Zwei neue Parteien gewinnen die tschechischen Wahlen mit Kampagnen gegen das politische Establishment. Jetzt wollen sie selber in die Regierung.

Wahlsieger Karel Schwarzenberg, 72, besitzt auch den Schweizer Pass.
Wahlsieger Karel Schwarzenberg, 72, besitzt auch den Schweizer Pass.

Der Tag nach der Wahl war der Tag der Rücktritte. Als Erster verkündete der Vorsitzende der tschechischen Sozialdemokraten (CSSD), Jiri Paroubek, seinen Abschied. Mit 22 Prozent ist die CSSD zwar stärkste Partei, schnitt aber viel schlechter ab als erwartet. Sie bekam 10 Prozent weniger als bei den Parlamentswahlen 2006. Die Menschen hätten wohl eine andere Richtung gewählt, kommentierte der 57-jährige Paroubek trocken den Pyrrhussieg.

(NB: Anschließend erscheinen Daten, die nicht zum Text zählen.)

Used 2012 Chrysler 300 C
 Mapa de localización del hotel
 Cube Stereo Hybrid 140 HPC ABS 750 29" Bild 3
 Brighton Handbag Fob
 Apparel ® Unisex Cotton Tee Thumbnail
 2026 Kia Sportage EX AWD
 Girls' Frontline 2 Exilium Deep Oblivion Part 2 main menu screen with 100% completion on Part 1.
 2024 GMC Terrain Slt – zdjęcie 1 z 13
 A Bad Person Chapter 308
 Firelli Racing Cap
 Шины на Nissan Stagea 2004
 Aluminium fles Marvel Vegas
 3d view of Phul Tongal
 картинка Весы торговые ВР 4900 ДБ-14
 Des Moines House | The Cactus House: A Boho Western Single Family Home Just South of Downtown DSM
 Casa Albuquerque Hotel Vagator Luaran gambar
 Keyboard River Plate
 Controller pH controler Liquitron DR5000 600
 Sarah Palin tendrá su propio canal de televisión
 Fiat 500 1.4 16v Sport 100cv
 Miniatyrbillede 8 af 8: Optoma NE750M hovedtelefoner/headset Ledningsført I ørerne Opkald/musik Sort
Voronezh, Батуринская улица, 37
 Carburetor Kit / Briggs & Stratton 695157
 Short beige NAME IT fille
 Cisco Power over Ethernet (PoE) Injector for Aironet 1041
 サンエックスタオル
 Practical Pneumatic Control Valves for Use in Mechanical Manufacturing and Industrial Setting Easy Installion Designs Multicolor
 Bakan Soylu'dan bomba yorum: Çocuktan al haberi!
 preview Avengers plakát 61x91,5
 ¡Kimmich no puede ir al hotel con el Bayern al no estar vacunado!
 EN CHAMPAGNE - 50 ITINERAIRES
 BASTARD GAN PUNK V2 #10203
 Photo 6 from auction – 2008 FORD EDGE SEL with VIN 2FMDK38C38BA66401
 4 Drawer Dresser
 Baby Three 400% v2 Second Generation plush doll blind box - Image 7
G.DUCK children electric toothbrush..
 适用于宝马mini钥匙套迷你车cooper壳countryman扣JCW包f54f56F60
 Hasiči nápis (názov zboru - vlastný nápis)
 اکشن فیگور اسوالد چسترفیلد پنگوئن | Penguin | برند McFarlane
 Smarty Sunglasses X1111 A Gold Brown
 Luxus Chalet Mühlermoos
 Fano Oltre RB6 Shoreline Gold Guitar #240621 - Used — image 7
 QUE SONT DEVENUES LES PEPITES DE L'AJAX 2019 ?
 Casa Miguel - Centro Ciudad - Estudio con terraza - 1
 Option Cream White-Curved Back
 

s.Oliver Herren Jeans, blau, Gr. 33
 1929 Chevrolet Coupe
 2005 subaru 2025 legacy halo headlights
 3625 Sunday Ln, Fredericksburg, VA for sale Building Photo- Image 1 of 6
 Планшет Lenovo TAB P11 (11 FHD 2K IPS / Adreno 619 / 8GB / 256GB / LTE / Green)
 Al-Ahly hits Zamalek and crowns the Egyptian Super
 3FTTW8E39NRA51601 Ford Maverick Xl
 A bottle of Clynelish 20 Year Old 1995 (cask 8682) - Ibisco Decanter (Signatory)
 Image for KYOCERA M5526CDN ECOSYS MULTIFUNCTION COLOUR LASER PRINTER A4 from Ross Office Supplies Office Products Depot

Dem sozialdemokratischen Vorbild folgten wenig später Ondrej Liska und Cyril Svoboda, die Parteichefs der Grünen und der Christdemokraten. Beide Parteien waren bis 2009 Teil der bürgerlich-grünen Regierungskoalition, beide scheiterten dieses Mal an der 5-Prozent-Hürde.